Exercise inputs ->

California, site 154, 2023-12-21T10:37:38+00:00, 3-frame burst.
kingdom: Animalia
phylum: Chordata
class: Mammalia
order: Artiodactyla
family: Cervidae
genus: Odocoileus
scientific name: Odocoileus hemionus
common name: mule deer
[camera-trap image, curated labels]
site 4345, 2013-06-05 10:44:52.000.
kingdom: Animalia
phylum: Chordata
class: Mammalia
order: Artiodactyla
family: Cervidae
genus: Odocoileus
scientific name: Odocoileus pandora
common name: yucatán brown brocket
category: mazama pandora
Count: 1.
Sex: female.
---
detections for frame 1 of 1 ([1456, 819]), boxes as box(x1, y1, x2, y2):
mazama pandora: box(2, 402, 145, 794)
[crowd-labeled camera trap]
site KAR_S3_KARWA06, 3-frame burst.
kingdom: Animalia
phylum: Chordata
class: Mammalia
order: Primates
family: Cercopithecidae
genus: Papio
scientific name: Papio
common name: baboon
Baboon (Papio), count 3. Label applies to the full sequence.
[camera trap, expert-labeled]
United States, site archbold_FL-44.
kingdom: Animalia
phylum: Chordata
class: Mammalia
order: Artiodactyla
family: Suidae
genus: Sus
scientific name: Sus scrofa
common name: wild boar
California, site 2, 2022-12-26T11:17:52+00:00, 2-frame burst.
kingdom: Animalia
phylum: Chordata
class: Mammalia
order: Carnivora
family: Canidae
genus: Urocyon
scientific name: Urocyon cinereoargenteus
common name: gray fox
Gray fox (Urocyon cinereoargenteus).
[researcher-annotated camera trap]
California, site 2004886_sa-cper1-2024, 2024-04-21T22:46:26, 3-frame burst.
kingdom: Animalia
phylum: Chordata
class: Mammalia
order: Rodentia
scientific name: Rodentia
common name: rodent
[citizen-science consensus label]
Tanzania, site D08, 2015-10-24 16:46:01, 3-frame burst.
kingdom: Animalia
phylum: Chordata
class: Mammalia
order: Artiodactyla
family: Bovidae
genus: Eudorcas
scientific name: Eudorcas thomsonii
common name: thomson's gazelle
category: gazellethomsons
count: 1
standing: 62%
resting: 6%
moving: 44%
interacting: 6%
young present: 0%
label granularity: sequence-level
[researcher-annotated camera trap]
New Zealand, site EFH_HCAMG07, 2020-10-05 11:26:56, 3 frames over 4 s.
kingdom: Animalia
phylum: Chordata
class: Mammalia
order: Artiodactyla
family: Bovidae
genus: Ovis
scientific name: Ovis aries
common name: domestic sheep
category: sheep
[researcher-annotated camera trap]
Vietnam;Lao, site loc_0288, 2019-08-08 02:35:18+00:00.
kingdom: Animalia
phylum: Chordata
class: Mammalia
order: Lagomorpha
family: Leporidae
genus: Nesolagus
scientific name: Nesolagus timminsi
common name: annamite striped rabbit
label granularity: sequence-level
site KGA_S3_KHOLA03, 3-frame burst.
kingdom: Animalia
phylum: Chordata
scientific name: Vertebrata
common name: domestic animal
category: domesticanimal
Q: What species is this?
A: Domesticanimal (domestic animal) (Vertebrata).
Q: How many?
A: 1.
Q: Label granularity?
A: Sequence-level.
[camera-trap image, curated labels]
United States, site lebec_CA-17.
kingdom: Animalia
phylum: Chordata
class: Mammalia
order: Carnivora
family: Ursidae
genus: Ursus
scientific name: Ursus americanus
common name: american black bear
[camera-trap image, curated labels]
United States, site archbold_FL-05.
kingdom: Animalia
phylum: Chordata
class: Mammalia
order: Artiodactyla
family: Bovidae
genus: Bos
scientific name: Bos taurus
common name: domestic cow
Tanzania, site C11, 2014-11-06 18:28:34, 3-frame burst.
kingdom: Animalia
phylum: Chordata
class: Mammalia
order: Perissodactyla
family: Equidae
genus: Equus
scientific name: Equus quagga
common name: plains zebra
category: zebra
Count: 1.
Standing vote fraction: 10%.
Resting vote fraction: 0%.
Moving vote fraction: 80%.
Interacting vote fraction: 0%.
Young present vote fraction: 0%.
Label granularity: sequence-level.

Problem description -> Filter the listing above for the string "Tanzania" and copy every matching line.

Task output ->
Tanzania, site D08, 2015-10-24 16:46:01, 3-frame burst.
Tanzania, site C11, 2014-11-06 18:28:34, 3-frame burst.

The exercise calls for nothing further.